Отрывок документа |
Вышеуказанное отличие видов отношений человеческой субъективности, конституированное как ролевая структура исторически сложившегося отношения между двумя субъектами, на первый взгляд исключает возможность третьего “термина”. Поэтому, односторонность и неравенство признавания очевидны в любом случае. Вместе с тем, Гегель определяет господство как сущее для себя сознание, опосредованное с собой другим сознанием, сущность которого — в равно-мерном бытии сознания и жизни. Поскольку это другое сознание не есть рабство, то оно, не будучи также и господством, есть, скорее, некий третий вид сознания или, точнее, особый случай бытия… Гегель ничего не говорит об этом. И потому, в конечном счете, первоначально объективированная двойственность тенденций сознания вновь субъективируется.
“Истина самостоятельного сознания есть рабское сознание. Правда, это последнее проявляется на первых порах вне себя и не как истина самосознания.”
Итак, поскольку третье ускользает, господство в последний раз встает на дыбы и обнаруживает глубоко внизу прискорбную истину… Будучи заложенной в самом основании духа волей к абстракции, господство рушится, упираясь в фундаментальное бытие отношения зависимости, заложенного в теле. В своем обвале, оставаясь, все же, бытием сознания, пусть его последнего, исчезающего края, оно, тем не менее, успевает открыть свою окончательную истину: рабство — это такое отношение жизни к сознанию, которое определяется связью сознания с его чувственной почвой.
2. Обвал господства — испытание страха.
“На первых порах для рабства господин есть сущность; следовательно, самостоятельное для себя сущее сознание есть для него истина, которая, однако, для него еще не существует в нем. Но на деле оно имеет эту истину чистой негативности и для-себя-бытия в себе самом, ибо оно эту сущность испытало на себе.”
Здесь Гегель впервые обращается к иной реальности, принципиально отличной от сознания и отношений между сознаниями. Раб открывает истину самостоятельного для себя сущего сознания в опыте (“на деле”), а точнее в чувственном опыте (“испытало на себе”), а еще точнее – в определенном событии чувственного опыта.
“Это сознание испытало страх не по тому или иному поводу, не в тот или иной момент, а за все свое существо, ибо оно ощущало страх смерти, абсолютного господина. Оно внутренне растворилось в этом страхе, оно все затрепетало внутри себя самого, и все незыблемое в нем содрогнулось. Но это чистое обще движение, превращение всякого устойчивого существования в абсолютную текучесть, есть простая сущность самосознания, абсолютная негативность, чистое для-себя-бытие, которое таким образом присуще этому самосознанию. Этот момент чистого для себя бытия есть также для него, ибо в господине оно для него есть его предмет.”

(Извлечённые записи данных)
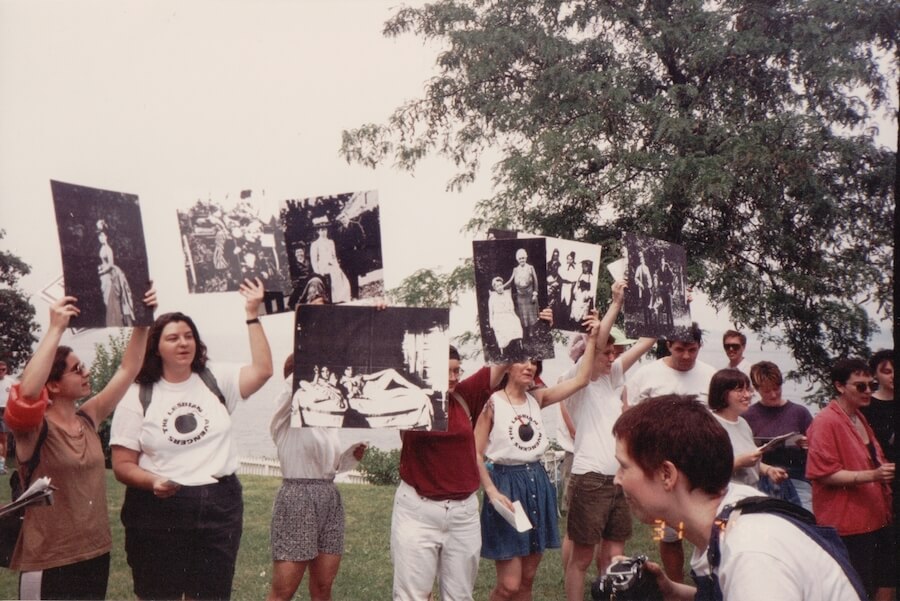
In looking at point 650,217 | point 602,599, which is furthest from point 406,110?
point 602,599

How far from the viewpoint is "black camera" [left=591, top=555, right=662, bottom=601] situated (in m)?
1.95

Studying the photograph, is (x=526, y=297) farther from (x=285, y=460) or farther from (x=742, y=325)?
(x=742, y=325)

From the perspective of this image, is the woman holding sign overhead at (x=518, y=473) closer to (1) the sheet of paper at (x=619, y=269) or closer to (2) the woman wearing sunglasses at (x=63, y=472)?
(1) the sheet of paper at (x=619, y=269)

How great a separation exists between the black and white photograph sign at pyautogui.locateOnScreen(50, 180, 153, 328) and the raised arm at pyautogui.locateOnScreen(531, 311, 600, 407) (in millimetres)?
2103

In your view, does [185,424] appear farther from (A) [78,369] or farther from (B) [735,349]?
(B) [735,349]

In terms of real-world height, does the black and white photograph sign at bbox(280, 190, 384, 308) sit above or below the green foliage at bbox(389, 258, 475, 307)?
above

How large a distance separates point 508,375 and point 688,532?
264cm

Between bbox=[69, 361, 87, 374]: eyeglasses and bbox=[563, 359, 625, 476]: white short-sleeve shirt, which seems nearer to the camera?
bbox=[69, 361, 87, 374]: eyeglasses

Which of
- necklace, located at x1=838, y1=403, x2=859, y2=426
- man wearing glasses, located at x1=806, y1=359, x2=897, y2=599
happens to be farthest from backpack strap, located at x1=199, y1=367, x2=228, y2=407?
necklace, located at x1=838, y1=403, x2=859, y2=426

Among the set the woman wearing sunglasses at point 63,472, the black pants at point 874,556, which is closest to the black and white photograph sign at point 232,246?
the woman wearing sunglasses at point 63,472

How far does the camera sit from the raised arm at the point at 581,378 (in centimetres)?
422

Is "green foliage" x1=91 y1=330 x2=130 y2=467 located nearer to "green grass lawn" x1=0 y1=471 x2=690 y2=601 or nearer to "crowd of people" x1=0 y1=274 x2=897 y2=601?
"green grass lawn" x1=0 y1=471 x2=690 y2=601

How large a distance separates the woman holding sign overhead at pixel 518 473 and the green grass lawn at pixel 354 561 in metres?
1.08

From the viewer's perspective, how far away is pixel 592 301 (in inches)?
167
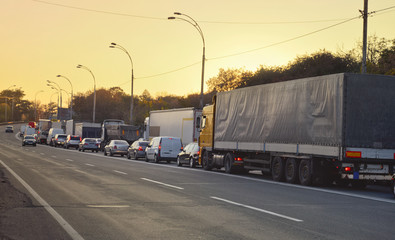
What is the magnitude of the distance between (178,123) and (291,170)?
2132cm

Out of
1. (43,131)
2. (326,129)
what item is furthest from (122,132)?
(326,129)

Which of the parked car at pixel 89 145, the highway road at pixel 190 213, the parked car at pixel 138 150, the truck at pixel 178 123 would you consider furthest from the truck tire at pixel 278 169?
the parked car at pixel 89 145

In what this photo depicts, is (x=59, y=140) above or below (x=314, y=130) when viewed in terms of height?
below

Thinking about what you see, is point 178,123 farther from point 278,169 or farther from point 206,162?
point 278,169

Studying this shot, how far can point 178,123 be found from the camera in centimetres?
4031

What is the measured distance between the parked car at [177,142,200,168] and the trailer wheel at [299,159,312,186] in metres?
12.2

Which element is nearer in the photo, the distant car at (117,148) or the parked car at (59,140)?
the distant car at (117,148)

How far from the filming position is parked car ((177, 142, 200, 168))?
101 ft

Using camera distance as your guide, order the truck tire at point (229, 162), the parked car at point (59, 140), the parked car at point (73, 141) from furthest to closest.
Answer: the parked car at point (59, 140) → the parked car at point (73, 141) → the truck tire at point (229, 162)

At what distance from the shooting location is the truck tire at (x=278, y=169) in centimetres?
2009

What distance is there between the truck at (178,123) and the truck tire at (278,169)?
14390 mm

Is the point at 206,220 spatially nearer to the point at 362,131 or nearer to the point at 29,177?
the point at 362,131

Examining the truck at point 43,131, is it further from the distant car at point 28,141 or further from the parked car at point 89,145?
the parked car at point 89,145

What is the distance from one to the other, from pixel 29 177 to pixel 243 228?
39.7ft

Задание |
Страх чего, по словам отрывка о господстве и рабстве, ощущало рабское сознание? Записи — это отдельный материал, к отрывку они не относятся.

Готовый ответ |
Оно ощущало страх смерти, абсолютного господина.